Showcasing quality short shorts (under ten minutes) is a proud part of the Wild & Scenic Film Festival. Should one or three of these figure into your decision about which of nine festival venues to choose in any given timeslot? Anyway, taste a dozen of them below.

Some films deserve thumbs up even with a label of program filler. Others inspire or raise awareness or have fun beyond and because of realizing a vision that gets in and gets out in a rightsized few minutes.

Brothers of Change: Here, “Black people don’t do that” refers to the sport of climbing, and to the fact of a group of Blacks who are into it, and the community of it, big time.

Danny MacAskill’s Wee Day Out: This sick, kick and a half, trick bicycling is jaw-dropping fun through pretty, Scotland scenery.

Dragging 235 Lbs.

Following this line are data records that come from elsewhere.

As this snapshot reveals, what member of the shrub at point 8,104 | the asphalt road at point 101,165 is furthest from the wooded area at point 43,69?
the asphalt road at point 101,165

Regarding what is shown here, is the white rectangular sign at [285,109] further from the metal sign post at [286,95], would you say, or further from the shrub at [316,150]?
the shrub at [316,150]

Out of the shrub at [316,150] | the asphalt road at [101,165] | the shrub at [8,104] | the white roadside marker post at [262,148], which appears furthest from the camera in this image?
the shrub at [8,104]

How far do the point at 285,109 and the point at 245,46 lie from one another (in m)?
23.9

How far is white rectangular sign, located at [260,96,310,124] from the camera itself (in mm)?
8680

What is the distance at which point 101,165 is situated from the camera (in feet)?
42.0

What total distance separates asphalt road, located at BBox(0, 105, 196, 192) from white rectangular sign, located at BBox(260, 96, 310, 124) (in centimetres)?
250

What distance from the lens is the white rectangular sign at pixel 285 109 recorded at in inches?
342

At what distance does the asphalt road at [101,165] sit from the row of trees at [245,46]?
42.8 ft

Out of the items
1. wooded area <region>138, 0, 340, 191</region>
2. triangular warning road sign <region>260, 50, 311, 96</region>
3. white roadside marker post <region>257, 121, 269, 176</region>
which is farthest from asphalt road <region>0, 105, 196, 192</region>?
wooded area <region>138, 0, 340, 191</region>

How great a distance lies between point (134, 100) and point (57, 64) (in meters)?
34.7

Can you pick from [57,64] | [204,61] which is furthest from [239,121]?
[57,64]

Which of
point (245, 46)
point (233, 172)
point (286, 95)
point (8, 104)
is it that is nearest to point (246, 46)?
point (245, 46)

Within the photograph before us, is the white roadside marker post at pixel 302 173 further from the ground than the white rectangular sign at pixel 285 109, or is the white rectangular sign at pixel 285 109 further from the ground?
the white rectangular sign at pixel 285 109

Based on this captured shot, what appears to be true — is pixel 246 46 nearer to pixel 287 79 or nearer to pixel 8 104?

Uphill Both Ways: Assuring family values (with four kids) plugged into the great outdoors is a gratifying long haul.

Every Bend: The ranging blessings of Wild & Scenic Rivers designations, perhaps most of all for kids, get an appreciative nod.

Forgotten but Not Gone: Sort of a cute, wolverine, otter, bear-ish combo, the oddly named “Pacific Fisher” suffers from toxic land use and tenuous corporate “help.”

Ghosts of the Arctic: “The cold is my home,” says a polar photographer immersed in the harsh, beautiful white of the Arctic, especially when he “captures” remote wildlife on their terms.

Imagination: Tom Wallisch: A clever wrapper around some sick, kick and a half, in-town, trick skiing fuels excitement in otherwise bored kids.

Land Where We Live, The: Yet another beautiful remote place to preserve -- how do we gauge all too real fears about the still resident definitions of “progress” and “development”?

Letter to Congress, A: A letter sent in 1960 invigorates something “good for our spiritual health even if we never once in ten years set foot in it.”

Norma’s Story: A cute, respectful, cautionary animation for kids (are they the only ones who will listen), spoken with the inherited gravitas of an indigenous voice.

Valve Turners: As with this example, perhaps the best of “monkey wrenching” is a coordinated, non-violent, polite mucking of the worst pipelines of shortsighted greed.

Where the Wild Things Play: Framed by geeky guys and a geeky guy song, this film peppers through women just doin’ it -- an array of extreme adventure and sport.